→ Aim of the task
Copy every line of the items below word for word.

* START Input material *

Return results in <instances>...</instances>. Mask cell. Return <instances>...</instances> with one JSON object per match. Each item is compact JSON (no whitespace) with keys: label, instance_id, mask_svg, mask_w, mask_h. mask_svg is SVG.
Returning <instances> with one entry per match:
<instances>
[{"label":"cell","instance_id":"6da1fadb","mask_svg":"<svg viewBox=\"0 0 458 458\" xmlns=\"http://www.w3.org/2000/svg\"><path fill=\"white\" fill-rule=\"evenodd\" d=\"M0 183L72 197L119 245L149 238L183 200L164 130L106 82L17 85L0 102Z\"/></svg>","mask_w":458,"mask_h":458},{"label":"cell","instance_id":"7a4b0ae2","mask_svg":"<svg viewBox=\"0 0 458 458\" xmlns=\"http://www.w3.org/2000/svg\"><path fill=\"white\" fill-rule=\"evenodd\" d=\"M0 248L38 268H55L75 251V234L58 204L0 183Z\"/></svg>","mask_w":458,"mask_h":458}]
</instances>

* END Input material *

→ Exercise response
Return results in <instances>...</instances>. Mask cell. Return <instances>...</instances> with one JSON object per match. Each item is compact JSON (no whitespace) with keys: label, instance_id, mask_svg, mask_w, mask_h. mask_svg is SVG.
Returning <instances> with one entry per match:
<instances>
[{"label":"cell","instance_id":"6da1fadb","mask_svg":"<svg viewBox=\"0 0 458 458\" xmlns=\"http://www.w3.org/2000/svg\"><path fill=\"white\" fill-rule=\"evenodd\" d=\"M0 183L72 197L119 245L149 238L183 200L164 130L106 82L17 85L0 102Z\"/></svg>","mask_w":458,"mask_h":458},{"label":"cell","instance_id":"7a4b0ae2","mask_svg":"<svg viewBox=\"0 0 458 458\" xmlns=\"http://www.w3.org/2000/svg\"><path fill=\"white\" fill-rule=\"evenodd\" d=\"M0 248L38 268H55L75 251V234L58 204L0 183Z\"/></svg>","mask_w":458,"mask_h":458}]
</instances>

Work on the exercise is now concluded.